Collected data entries
┏━━

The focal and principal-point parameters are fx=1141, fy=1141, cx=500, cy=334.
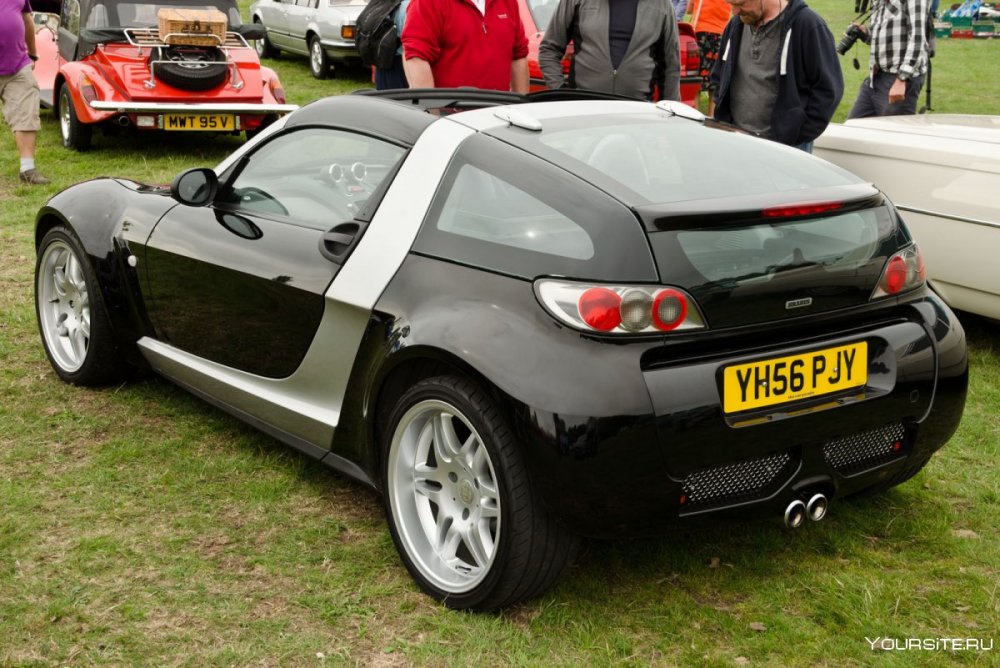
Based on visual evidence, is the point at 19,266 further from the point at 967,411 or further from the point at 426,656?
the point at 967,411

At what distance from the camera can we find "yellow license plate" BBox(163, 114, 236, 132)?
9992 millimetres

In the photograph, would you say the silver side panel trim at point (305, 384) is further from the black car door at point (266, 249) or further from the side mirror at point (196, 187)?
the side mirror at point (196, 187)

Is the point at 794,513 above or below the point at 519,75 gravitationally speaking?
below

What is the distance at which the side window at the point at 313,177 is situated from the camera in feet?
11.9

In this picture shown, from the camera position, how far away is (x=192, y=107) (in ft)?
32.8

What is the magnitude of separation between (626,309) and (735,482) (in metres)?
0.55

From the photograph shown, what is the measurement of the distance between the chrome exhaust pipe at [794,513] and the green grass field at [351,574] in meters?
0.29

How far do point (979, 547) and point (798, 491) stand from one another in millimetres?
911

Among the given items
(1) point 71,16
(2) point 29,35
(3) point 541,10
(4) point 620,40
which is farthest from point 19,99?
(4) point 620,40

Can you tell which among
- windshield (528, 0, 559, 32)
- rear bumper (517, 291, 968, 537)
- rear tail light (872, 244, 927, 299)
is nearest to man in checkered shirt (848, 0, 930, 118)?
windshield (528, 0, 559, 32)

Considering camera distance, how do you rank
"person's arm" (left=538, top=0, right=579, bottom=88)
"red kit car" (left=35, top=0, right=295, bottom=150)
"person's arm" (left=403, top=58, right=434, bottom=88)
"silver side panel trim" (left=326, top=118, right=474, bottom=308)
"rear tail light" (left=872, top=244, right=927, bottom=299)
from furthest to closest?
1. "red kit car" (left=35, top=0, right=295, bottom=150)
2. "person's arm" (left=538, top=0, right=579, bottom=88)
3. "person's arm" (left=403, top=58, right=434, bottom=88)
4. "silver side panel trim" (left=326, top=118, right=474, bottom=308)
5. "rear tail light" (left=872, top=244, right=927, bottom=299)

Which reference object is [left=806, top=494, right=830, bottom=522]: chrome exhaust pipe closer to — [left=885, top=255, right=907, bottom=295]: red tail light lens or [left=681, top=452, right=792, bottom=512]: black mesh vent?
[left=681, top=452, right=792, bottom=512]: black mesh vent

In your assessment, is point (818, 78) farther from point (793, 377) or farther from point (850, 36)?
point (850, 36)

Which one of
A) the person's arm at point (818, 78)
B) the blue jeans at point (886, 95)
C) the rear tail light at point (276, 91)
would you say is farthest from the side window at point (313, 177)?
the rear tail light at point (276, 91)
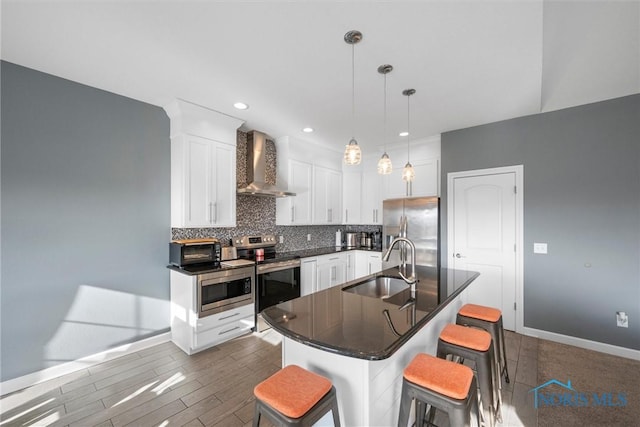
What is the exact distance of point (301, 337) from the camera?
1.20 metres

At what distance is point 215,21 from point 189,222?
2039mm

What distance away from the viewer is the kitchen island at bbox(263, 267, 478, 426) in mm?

┗━━

STATED EXERCISE
Change "kitchen island" to "kitchen counter" in the entries from the line containing "Which one of" through the last entry, and write out those lines again with nothing else altered. Leave the pictures out.

TASK SOLUTION
Which one of
A) the person's arm at point (818, 78)
B) the blue jeans at point (886, 95)
C) the rear tail light at point (276, 91)
would you say is farthest from the side window at point (313, 177)?
the rear tail light at point (276, 91)
What is the exact distance of point (301, 337) from the camera?
1.20 metres

At what distance is point 215,21 from point 189,222?
2039mm

What distance away from the viewer is the kitchen counter at bbox(263, 267, 478, 426) in mm?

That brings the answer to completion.